▶ Work instructions
From the material below, list every line containing "site".

BEGIN Information provided

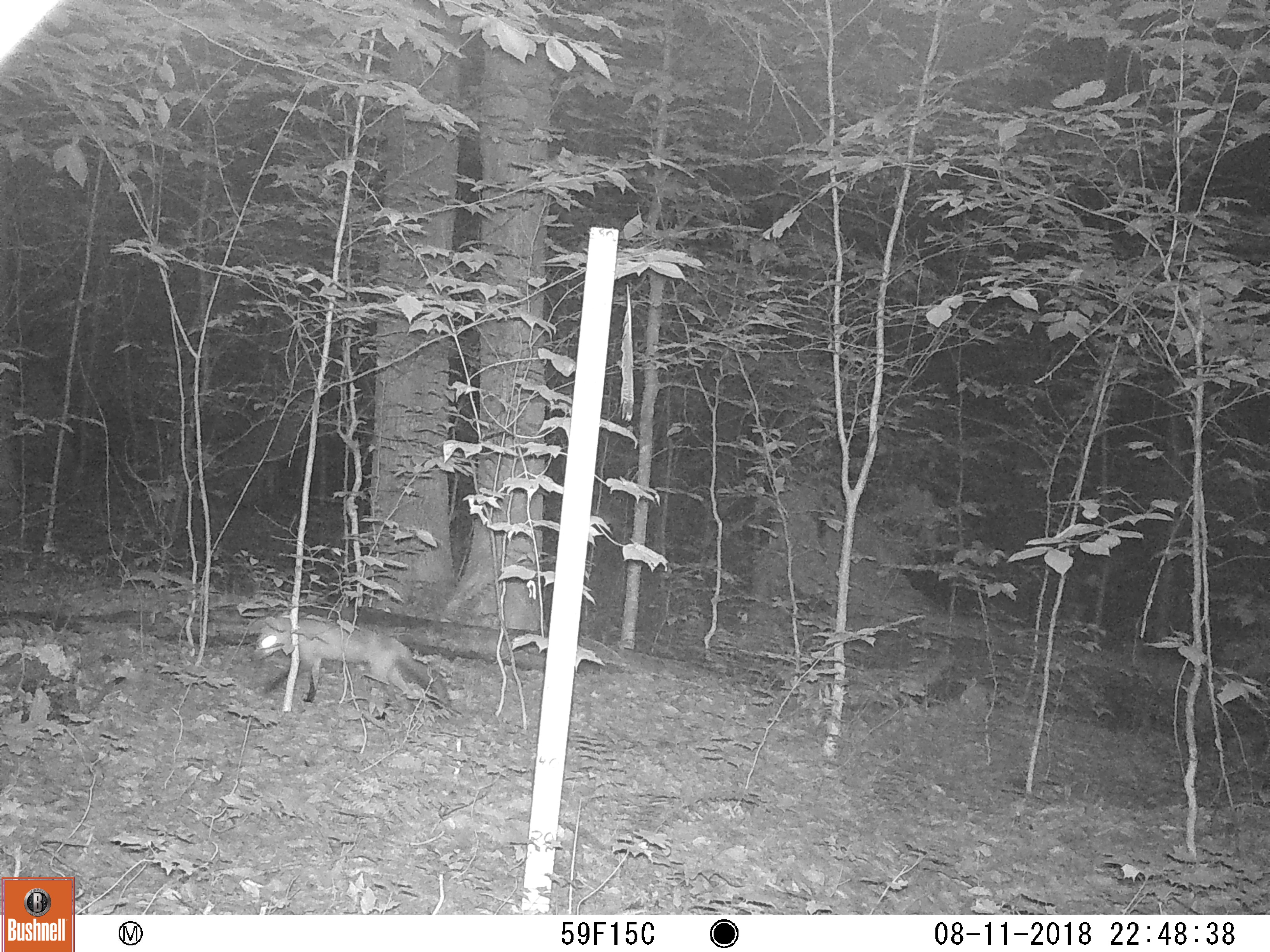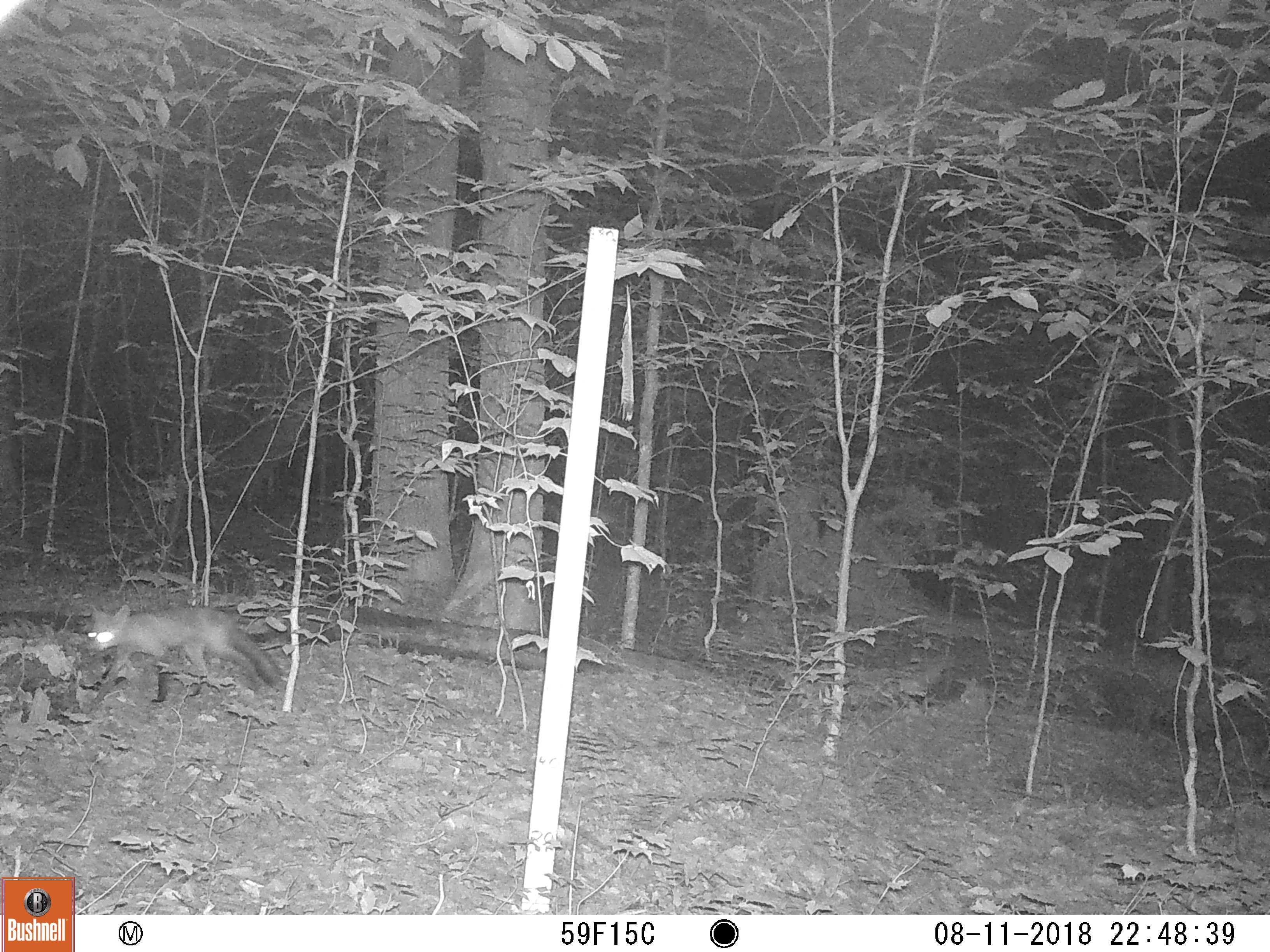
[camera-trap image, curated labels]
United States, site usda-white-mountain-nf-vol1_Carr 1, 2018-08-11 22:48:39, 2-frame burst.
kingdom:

END Information provided
BEGIN Information provided

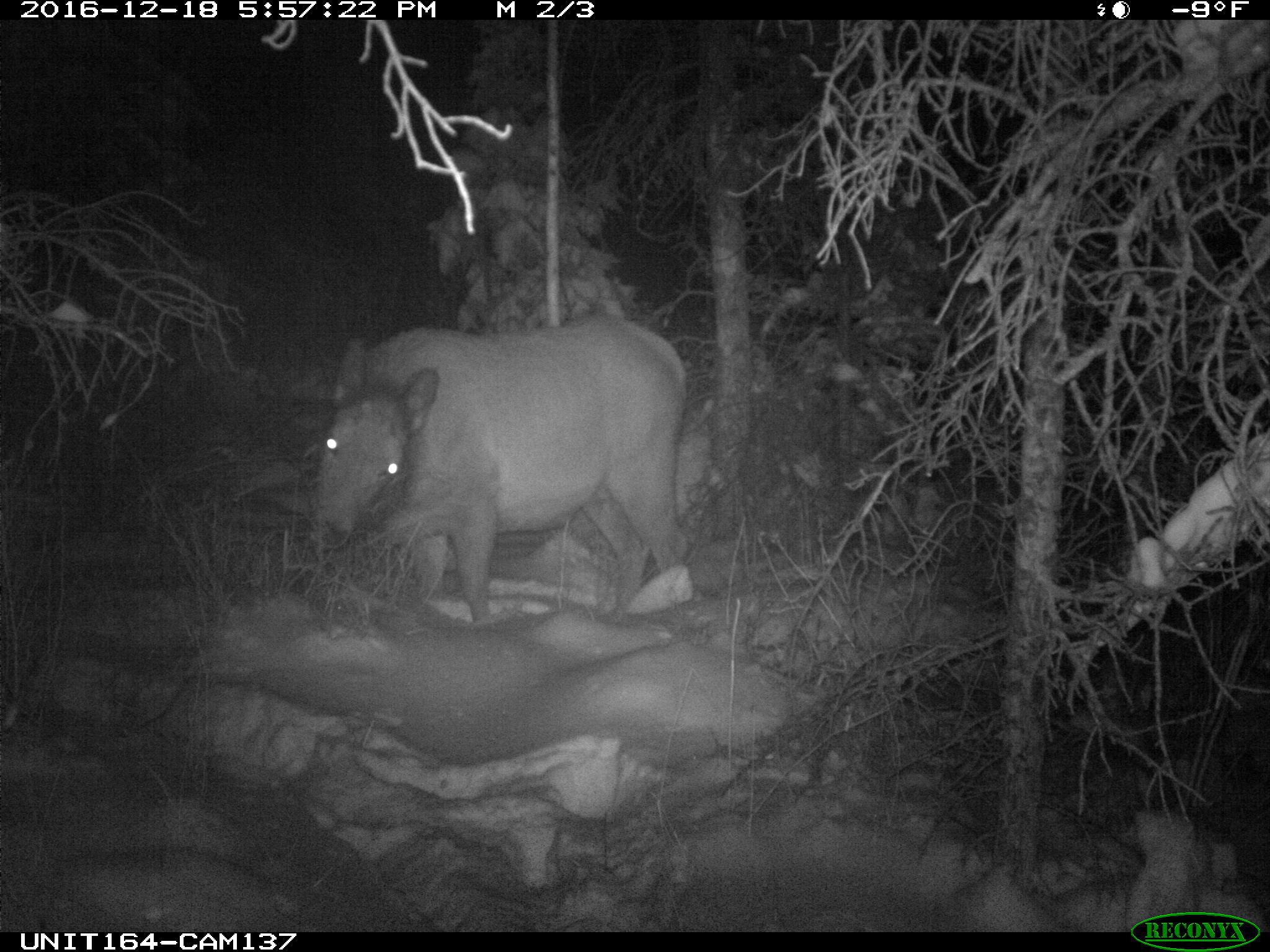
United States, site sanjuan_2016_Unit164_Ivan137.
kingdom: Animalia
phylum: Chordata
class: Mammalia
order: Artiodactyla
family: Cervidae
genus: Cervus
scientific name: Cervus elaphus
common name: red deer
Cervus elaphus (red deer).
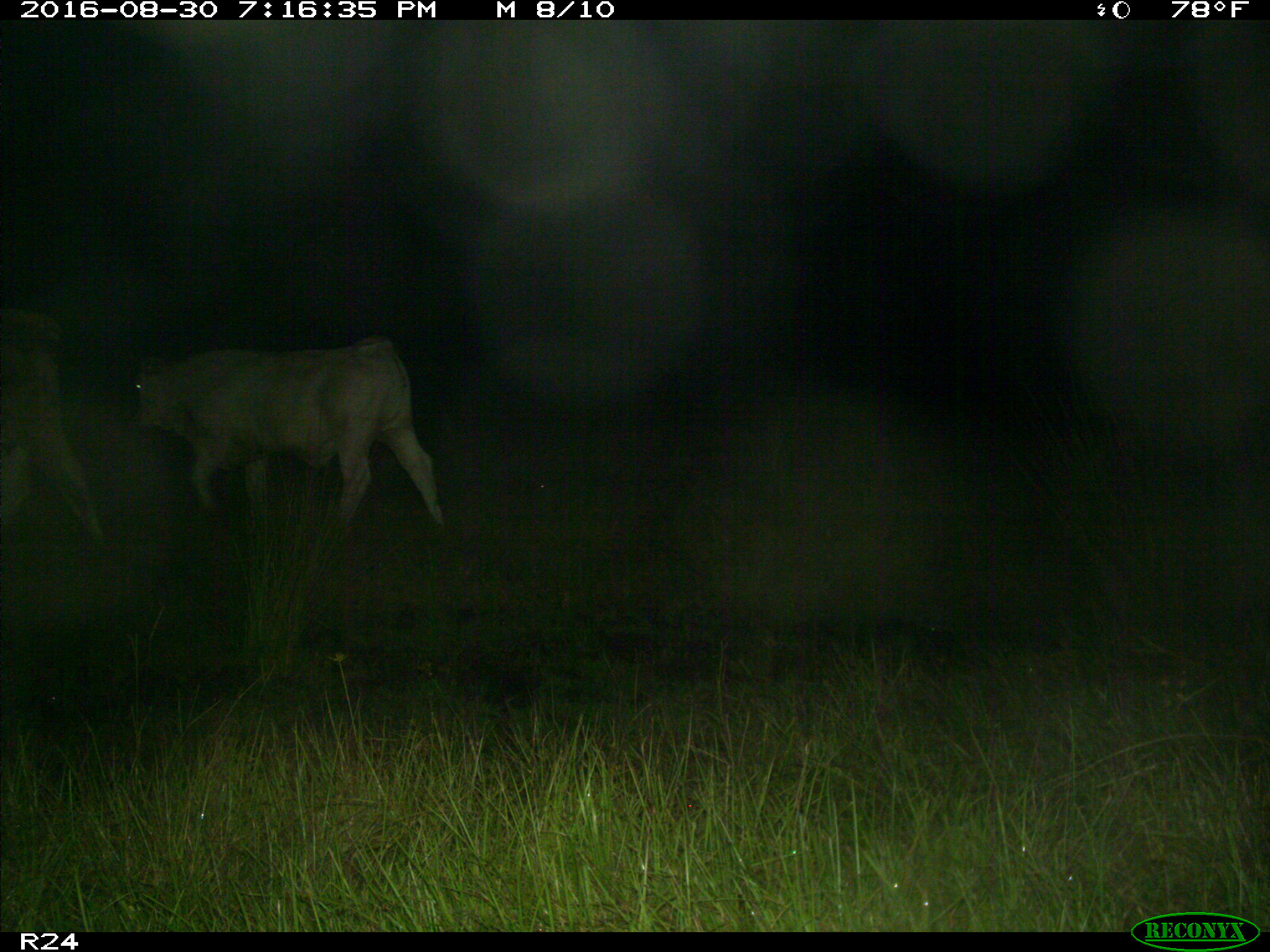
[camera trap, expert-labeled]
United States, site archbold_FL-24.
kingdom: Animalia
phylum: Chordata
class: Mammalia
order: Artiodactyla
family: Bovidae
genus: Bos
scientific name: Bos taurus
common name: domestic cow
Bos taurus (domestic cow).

END Information provided

▶ Output below
United States, site usda-white-mountain-nf-vol1_Carr 1, 2018-08-11 22:48:39, 2-frame burst.
United States, site sanjuan_2016_Unit164_Ivan137.
United States, site archbold_FL-24.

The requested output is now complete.